= Charles Edward Stevens =

American scientist (1927–2008)

Dr. Charles Edward "Ed" Stevens (1927–2008) was an American scientist, professor, and veterinarian. An internationally recognized expert in the field of comparative physiology and digestive systems, Dr. Stevens was responsible for over 70 publications including text books used in Veterinary Schools worldwide, including Comparative Physiology of the Vertebrate Digestive System.

==Education and accolades==
Dr. Stevens graduated from the University of Minnesota with a Bachelor and Master of Science, Doctor of Veterinary Medicine and Doctor of Philosophy degree. He was a professor, research scientist and Chairman of Physiology, Biology and Pharmacology at Cornell University for 18 years.

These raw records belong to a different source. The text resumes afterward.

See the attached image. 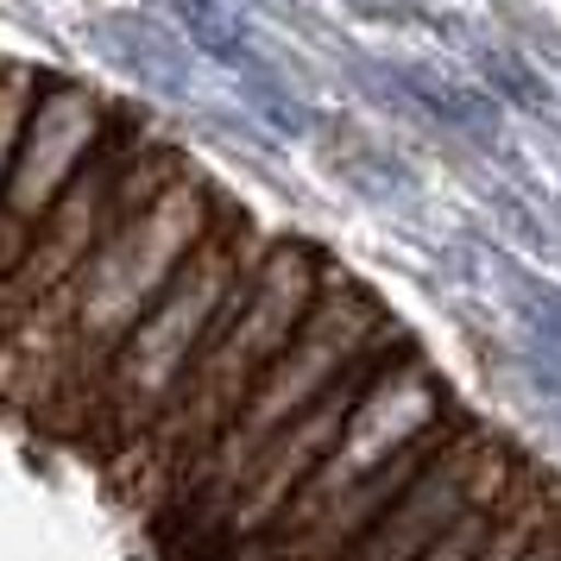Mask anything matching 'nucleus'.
<instances>
[{"instance_id": "f257e3e1", "label": "nucleus", "mask_w": 561, "mask_h": 561, "mask_svg": "<svg viewBox=\"0 0 561 561\" xmlns=\"http://www.w3.org/2000/svg\"><path fill=\"white\" fill-rule=\"evenodd\" d=\"M221 203L228 196L190 164L178 183H164L139 215H127L107 233L102 253L89 259L38 316H26L20 329L0 334V359L20 373V398L38 391V404L45 398H57L64 410L89 404L114 347L171 290V278L190 265L203 233L215 228Z\"/></svg>"}, {"instance_id": "f03ea898", "label": "nucleus", "mask_w": 561, "mask_h": 561, "mask_svg": "<svg viewBox=\"0 0 561 561\" xmlns=\"http://www.w3.org/2000/svg\"><path fill=\"white\" fill-rule=\"evenodd\" d=\"M334 272L341 265L329 253H316L309 240L278 233L265 247L253 278L240 284V297H233L228 322L215 329L208 354L196 359V373L178 385V398L164 404V416L133 448L164 492H183V480L203 467V455L221 442V430L240 416V404L253 398V385L265 379V366L290 347V334L304 329L309 309L322 304Z\"/></svg>"}, {"instance_id": "7ed1b4c3", "label": "nucleus", "mask_w": 561, "mask_h": 561, "mask_svg": "<svg viewBox=\"0 0 561 561\" xmlns=\"http://www.w3.org/2000/svg\"><path fill=\"white\" fill-rule=\"evenodd\" d=\"M278 233H265L247 215L240 203H221L215 215V228L203 233V247L190 253L171 290L146 309V322L114 347L107 359L102 385H95V398H89V430L102 435L114 455H133L146 430H152L164 404L178 398V385L196 373V359L208 354V341L215 329L228 322L233 297H240V284L253 278V265L265 259Z\"/></svg>"}, {"instance_id": "20e7f679", "label": "nucleus", "mask_w": 561, "mask_h": 561, "mask_svg": "<svg viewBox=\"0 0 561 561\" xmlns=\"http://www.w3.org/2000/svg\"><path fill=\"white\" fill-rule=\"evenodd\" d=\"M391 329H398L391 309H385L373 290H359L347 272H334V284L322 290V304L309 309V322L290 334V347L265 366V379L253 385V398L240 404V416H233L228 430H221V442L203 455V467L183 480L178 499L203 511V524H215V511H221V499L233 492V480L247 473V460H253L284 423H297L316 398H329L334 385L359 366V354Z\"/></svg>"}, {"instance_id": "39448f33", "label": "nucleus", "mask_w": 561, "mask_h": 561, "mask_svg": "<svg viewBox=\"0 0 561 561\" xmlns=\"http://www.w3.org/2000/svg\"><path fill=\"white\" fill-rule=\"evenodd\" d=\"M183 171H190V158H183L178 146H164L146 121L114 114V127H107V139L95 146V158L82 164V178L57 196V208L38 221V233L26 240L20 265L0 284V334L20 329L26 316H38L89 259L102 253L107 233L121 228L127 215H139V208L152 203L164 183H178Z\"/></svg>"}, {"instance_id": "423d86ee", "label": "nucleus", "mask_w": 561, "mask_h": 561, "mask_svg": "<svg viewBox=\"0 0 561 561\" xmlns=\"http://www.w3.org/2000/svg\"><path fill=\"white\" fill-rule=\"evenodd\" d=\"M448 416H455V404H448V385H442V373H435L416 347H398V354L373 373V385L359 391V404H354V416H347L341 442L329 448V460L309 473L304 492L284 505V517L265 536L297 530L309 511H322L329 499L354 492L359 480H373L385 460H398L410 442H423L430 430H442ZM253 542H259V536H253ZM240 549H247V542H240Z\"/></svg>"}, {"instance_id": "0eeeda50", "label": "nucleus", "mask_w": 561, "mask_h": 561, "mask_svg": "<svg viewBox=\"0 0 561 561\" xmlns=\"http://www.w3.org/2000/svg\"><path fill=\"white\" fill-rule=\"evenodd\" d=\"M107 127H114V107L95 89L45 77V89L26 114V133H20L13 171H7V190H0V284L20 265L38 221L57 208V196L82 178V164L95 158Z\"/></svg>"}, {"instance_id": "6e6552de", "label": "nucleus", "mask_w": 561, "mask_h": 561, "mask_svg": "<svg viewBox=\"0 0 561 561\" xmlns=\"http://www.w3.org/2000/svg\"><path fill=\"white\" fill-rule=\"evenodd\" d=\"M38 89H45V70H32L20 57H0V190H7V171H13V152H20V133H26Z\"/></svg>"}, {"instance_id": "1a4fd4ad", "label": "nucleus", "mask_w": 561, "mask_h": 561, "mask_svg": "<svg viewBox=\"0 0 561 561\" xmlns=\"http://www.w3.org/2000/svg\"><path fill=\"white\" fill-rule=\"evenodd\" d=\"M517 561H561V505H556V517L530 536V549H524Z\"/></svg>"}]
</instances>
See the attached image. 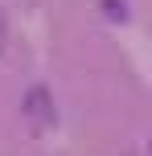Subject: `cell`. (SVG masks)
<instances>
[{"instance_id":"6da1fadb","label":"cell","mask_w":152,"mask_h":156,"mask_svg":"<svg viewBox=\"0 0 152 156\" xmlns=\"http://www.w3.org/2000/svg\"><path fill=\"white\" fill-rule=\"evenodd\" d=\"M0 37H4V29H0Z\"/></svg>"}]
</instances>
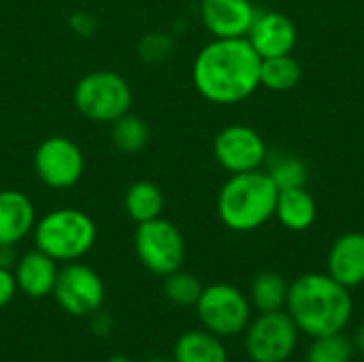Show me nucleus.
Returning <instances> with one entry per match:
<instances>
[{
	"mask_svg": "<svg viewBox=\"0 0 364 362\" xmlns=\"http://www.w3.org/2000/svg\"><path fill=\"white\" fill-rule=\"evenodd\" d=\"M124 209L128 213V218L134 224H143L149 220H156L162 215L164 209V194L160 190L158 183L141 179L134 181L124 196Z\"/></svg>",
	"mask_w": 364,
	"mask_h": 362,
	"instance_id": "19",
	"label": "nucleus"
},
{
	"mask_svg": "<svg viewBox=\"0 0 364 362\" xmlns=\"http://www.w3.org/2000/svg\"><path fill=\"white\" fill-rule=\"evenodd\" d=\"M286 312L309 339L346 333L354 316L352 290L328 273H305L290 282Z\"/></svg>",
	"mask_w": 364,
	"mask_h": 362,
	"instance_id": "2",
	"label": "nucleus"
},
{
	"mask_svg": "<svg viewBox=\"0 0 364 362\" xmlns=\"http://www.w3.org/2000/svg\"><path fill=\"white\" fill-rule=\"evenodd\" d=\"M275 186L279 190H290V188H305L307 183V166L303 160L294 156H282L277 158L271 169L267 171Z\"/></svg>",
	"mask_w": 364,
	"mask_h": 362,
	"instance_id": "25",
	"label": "nucleus"
},
{
	"mask_svg": "<svg viewBox=\"0 0 364 362\" xmlns=\"http://www.w3.org/2000/svg\"><path fill=\"white\" fill-rule=\"evenodd\" d=\"M290 284L275 271H262L254 277L250 286V303L258 314L286 309Z\"/></svg>",
	"mask_w": 364,
	"mask_h": 362,
	"instance_id": "20",
	"label": "nucleus"
},
{
	"mask_svg": "<svg viewBox=\"0 0 364 362\" xmlns=\"http://www.w3.org/2000/svg\"><path fill=\"white\" fill-rule=\"evenodd\" d=\"M301 77V64L296 58H292V53L264 58L260 62V85L271 92H288L299 85Z\"/></svg>",
	"mask_w": 364,
	"mask_h": 362,
	"instance_id": "21",
	"label": "nucleus"
},
{
	"mask_svg": "<svg viewBox=\"0 0 364 362\" xmlns=\"http://www.w3.org/2000/svg\"><path fill=\"white\" fill-rule=\"evenodd\" d=\"M260 55L247 38H213L192 66L198 94L213 105H237L260 87Z\"/></svg>",
	"mask_w": 364,
	"mask_h": 362,
	"instance_id": "1",
	"label": "nucleus"
},
{
	"mask_svg": "<svg viewBox=\"0 0 364 362\" xmlns=\"http://www.w3.org/2000/svg\"><path fill=\"white\" fill-rule=\"evenodd\" d=\"M68 26L70 30L77 34V36H83V38H90L96 34L98 30V19L92 15V13H85V11H77L68 17Z\"/></svg>",
	"mask_w": 364,
	"mask_h": 362,
	"instance_id": "27",
	"label": "nucleus"
},
{
	"mask_svg": "<svg viewBox=\"0 0 364 362\" xmlns=\"http://www.w3.org/2000/svg\"><path fill=\"white\" fill-rule=\"evenodd\" d=\"M173 47H175V41H173L171 34H166V32H147L136 43V53H139V58L143 62L158 64V62H164L173 53Z\"/></svg>",
	"mask_w": 364,
	"mask_h": 362,
	"instance_id": "26",
	"label": "nucleus"
},
{
	"mask_svg": "<svg viewBox=\"0 0 364 362\" xmlns=\"http://www.w3.org/2000/svg\"><path fill=\"white\" fill-rule=\"evenodd\" d=\"M326 273L341 286L354 290L364 284V233H346L328 250Z\"/></svg>",
	"mask_w": 364,
	"mask_h": 362,
	"instance_id": "14",
	"label": "nucleus"
},
{
	"mask_svg": "<svg viewBox=\"0 0 364 362\" xmlns=\"http://www.w3.org/2000/svg\"><path fill=\"white\" fill-rule=\"evenodd\" d=\"M17 294V282L11 269L0 267V309H4Z\"/></svg>",
	"mask_w": 364,
	"mask_h": 362,
	"instance_id": "28",
	"label": "nucleus"
},
{
	"mask_svg": "<svg viewBox=\"0 0 364 362\" xmlns=\"http://www.w3.org/2000/svg\"><path fill=\"white\" fill-rule=\"evenodd\" d=\"M58 262L49 258L41 250H30L23 256H19L13 275L17 282V290L23 292L30 299H45L53 292L55 280H58Z\"/></svg>",
	"mask_w": 364,
	"mask_h": 362,
	"instance_id": "15",
	"label": "nucleus"
},
{
	"mask_svg": "<svg viewBox=\"0 0 364 362\" xmlns=\"http://www.w3.org/2000/svg\"><path fill=\"white\" fill-rule=\"evenodd\" d=\"M53 299L73 318H90L105 303L107 288L102 277L81 260L66 262L58 269Z\"/></svg>",
	"mask_w": 364,
	"mask_h": 362,
	"instance_id": "9",
	"label": "nucleus"
},
{
	"mask_svg": "<svg viewBox=\"0 0 364 362\" xmlns=\"http://www.w3.org/2000/svg\"><path fill=\"white\" fill-rule=\"evenodd\" d=\"M198 322L205 331L218 335L220 339H230L243 335L252 322V303L237 286L232 284H211L205 286L196 305Z\"/></svg>",
	"mask_w": 364,
	"mask_h": 362,
	"instance_id": "6",
	"label": "nucleus"
},
{
	"mask_svg": "<svg viewBox=\"0 0 364 362\" xmlns=\"http://www.w3.org/2000/svg\"><path fill=\"white\" fill-rule=\"evenodd\" d=\"M275 218L288 230H294V233L309 230L318 218L316 198L305 188L279 190L277 205H275Z\"/></svg>",
	"mask_w": 364,
	"mask_h": 362,
	"instance_id": "17",
	"label": "nucleus"
},
{
	"mask_svg": "<svg viewBox=\"0 0 364 362\" xmlns=\"http://www.w3.org/2000/svg\"><path fill=\"white\" fill-rule=\"evenodd\" d=\"M213 156L224 171L235 175L260 169L269 158V149L264 139L254 128L245 124H232L215 134Z\"/></svg>",
	"mask_w": 364,
	"mask_h": 362,
	"instance_id": "11",
	"label": "nucleus"
},
{
	"mask_svg": "<svg viewBox=\"0 0 364 362\" xmlns=\"http://www.w3.org/2000/svg\"><path fill=\"white\" fill-rule=\"evenodd\" d=\"M352 344H354L356 354L364 358V322H360V324L356 326V331L352 333Z\"/></svg>",
	"mask_w": 364,
	"mask_h": 362,
	"instance_id": "31",
	"label": "nucleus"
},
{
	"mask_svg": "<svg viewBox=\"0 0 364 362\" xmlns=\"http://www.w3.org/2000/svg\"><path fill=\"white\" fill-rule=\"evenodd\" d=\"M356 356L352 337L346 333H335V335H324L311 339L305 362H352Z\"/></svg>",
	"mask_w": 364,
	"mask_h": 362,
	"instance_id": "23",
	"label": "nucleus"
},
{
	"mask_svg": "<svg viewBox=\"0 0 364 362\" xmlns=\"http://www.w3.org/2000/svg\"><path fill=\"white\" fill-rule=\"evenodd\" d=\"M245 38L260 55V60H264V58L292 53L299 41V32L288 15L277 11H264V13H256V19Z\"/></svg>",
	"mask_w": 364,
	"mask_h": 362,
	"instance_id": "13",
	"label": "nucleus"
},
{
	"mask_svg": "<svg viewBox=\"0 0 364 362\" xmlns=\"http://www.w3.org/2000/svg\"><path fill=\"white\" fill-rule=\"evenodd\" d=\"M102 362H132L130 358H126V356H111V358H107V361Z\"/></svg>",
	"mask_w": 364,
	"mask_h": 362,
	"instance_id": "32",
	"label": "nucleus"
},
{
	"mask_svg": "<svg viewBox=\"0 0 364 362\" xmlns=\"http://www.w3.org/2000/svg\"><path fill=\"white\" fill-rule=\"evenodd\" d=\"M147 362H175V361H173V356H171V358H164V356H156V358H149Z\"/></svg>",
	"mask_w": 364,
	"mask_h": 362,
	"instance_id": "33",
	"label": "nucleus"
},
{
	"mask_svg": "<svg viewBox=\"0 0 364 362\" xmlns=\"http://www.w3.org/2000/svg\"><path fill=\"white\" fill-rule=\"evenodd\" d=\"M203 288L205 286L200 284V280L196 275L181 271V269L166 275L164 284H162V292H164L166 301L177 307H194Z\"/></svg>",
	"mask_w": 364,
	"mask_h": 362,
	"instance_id": "24",
	"label": "nucleus"
},
{
	"mask_svg": "<svg viewBox=\"0 0 364 362\" xmlns=\"http://www.w3.org/2000/svg\"><path fill=\"white\" fill-rule=\"evenodd\" d=\"M77 111L96 124H113L132 107L130 83L115 70H92L75 85Z\"/></svg>",
	"mask_w": 364,
	"mask_h": 362,
	"instance_id": "5",
	"label": "nucleus"
},
{
	"mask_svg": "<svg viewBox=\"0 0 364 362\" xmlns=\"http://www.w3.org/2000/svg\"><path fill=\"white\" fill-rule=\"evenodd\" d=\"M279 188L262 169L235 173L218 194V215L235 233H252L275 215Z\"/></svg>",
	"mask_w": 364,
	"mask_h": 362,
	"instance_id": "3",
	"label": "nucleus"
},
{
	"mask_svg": "<svg viewBox=\"0 0 364 362\" xmlns=\"http://www.w3.org/2000/svg\"><path fill=\"white\" fill-rule=\"evenodd\" d=\"M111 141L124 154L141 151L149 141V126L143 117L132 115L130 111L111 124Z\"/></svg>",
	"mask_w": 364,
	"mask_h": 362,
	"instance_id": "22",
	"label": "nucleus"
},
{
	"mask_svg": "<svg viewBox=\"0 0 364 362\" xmlns=\"http://www.w3.org/2000/svg\"><path fill=\"white\" fill-rule=\"evenodd\" d=\"M34 171L47 188L68 190L83 177L85 156L68 137H49L34 151Z\"/></svg>",
	"mask_w": 364,
	"mask_h": 362,
	"instance_id": "10",
	"label": "nucleus"
},
{
	"mask_svg": "<svg viewBox=\"0 0 364 362\" xmlns=\"http://www.w3.org/2000/svg\"><path fill=\"white\" fill-rule=\"evenodd\" d=\"M134 250L141 265L160 277L179 271L186 260V239L181 230L164 218L136 224Z\"/></svg>",
	"mask_w": 364,
	"mask_h": 362,
	"instance_id": "8",
	"label": "nucleus"
},
{
	"mask_svg": "<svg viewBox=\"0 0 364 362\" xmlns=\"http://www.w3.org/2000/svg\"><path fill=\"white\" fill-rule=\"evenodd\" d=\"M256 13L252 0H200V21L213 38H245Z\"/></svg>",
	"mask_w": 364,
	"mask_h": 362,
	"instance_id": "12",
	"label": "nucleus"
},
{
	"mask_svg": "<svg viewBox=\"0 0 364 362\" xmlns=\"http://www.w3.org/2000/svg\"><path fill=\"white\" fill-rule=\"evenodd\" d=\"M19 256L15 252V245H0V267L2 269H15Z\"/></svg>",
	"mask_w": 364,
	"mask_h": 362,
	"instance_id": "30",
	"label": "nucleus"
},
{
	"mask_svg": "<svg viewBox=\"0 0 364 362\" xmlns=\"http://www.w3.org/2000/svg\"><path fill=\"white\" fill-rule=\"evenodd\" d=\"M299 329L286 309L258 314L243 331V348L252 362H288L299 348Z\"/></svg>",
	"mask_w": 364,
	"mask_h": 362,
	"instance_id": "7",
	"label": "nucleus"
},
{
	"mask_svg": "<svg viewBox=\"0 0 364 362\" xmlns=\"http://www.w3.org/2000/svg\"><path fill=\"white\" fill-rule=\"evenodd\" d=\"M34 247L55 262H75L87 256L96 243L94 220L75 207H60L45 213L34 224Z\"/></svg>",
	"mask_w": 364,
	"mask_h": 362,
	"instance_id": "4",
	"label": "nucleus"
},
{
	"mask_svg": "<svg viewBox=\"0 0 364 362\" xmlns=\"http://www.w3.org/2000/svg\"><path fill=\"white\" fill-rule=\"evenodd\" d=\"M36 224L32 201L19 190H0V245H17Z\"/></svg>",
	"mask_w": 364,
	"mask_h": 362,
	"instance_id": "16",
	"label": "nucleus"
},
{
	"mask_svg": "<svg viewBox=\"0 0 364 362\" xmlns=\"http://www.w3.org/2000/svg\"><path fill=\"white\" fill-rule=\"evenodd\" d=\"M90 318H92V320H90V326H92V333H94L96 337H107V335L113 331V318H111V314L105 312L102 307H100L98 312H94Z\"/></svg>",
	"mask_w": 364,
	"mask_h": 362,
	"instance_id": "29",
	"label": "nucleus"
},
{
	"mask_svg": "<svg viewBox=\"0 0 364 362\" xmlns=\"http://www.w3.org/2000/svg\"><path fill=\"white\" fill-rule=\"evenodd\" d=\"M173 361L175 362H230L228 350L224 346V339L218 335L205 331V329H194L175 341L173 348Z\"/></svg>",
	"mask_w": 364,
	"mask_h": 362,
	"instance_id": "18",
	"label": "nucleus"
}]
</instances>
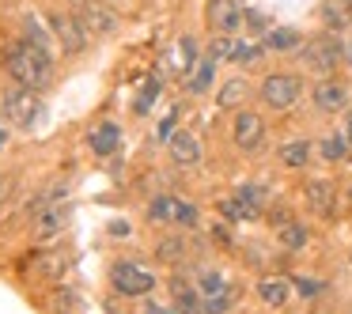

In 1980, he joined North Carolina State University and helped establish the NC State Veterinary School, becoming Associate Dean and Director of Research and Graduate Studies. He also served as Associate Vice Chancellor before retiring in 1992. Dr. Stevens was President of the American Association of Veterinary Physiologists and Pharmacology; a Fulbright Scholar; honorary Professor of San Marcos University in Lima, Peru; the second Honorary Lifetime Member of the Comparative Nutrition Society, and the recipient of the Distinguished Alumni Award from the College of Veterinary Medicine, University of Minnesota.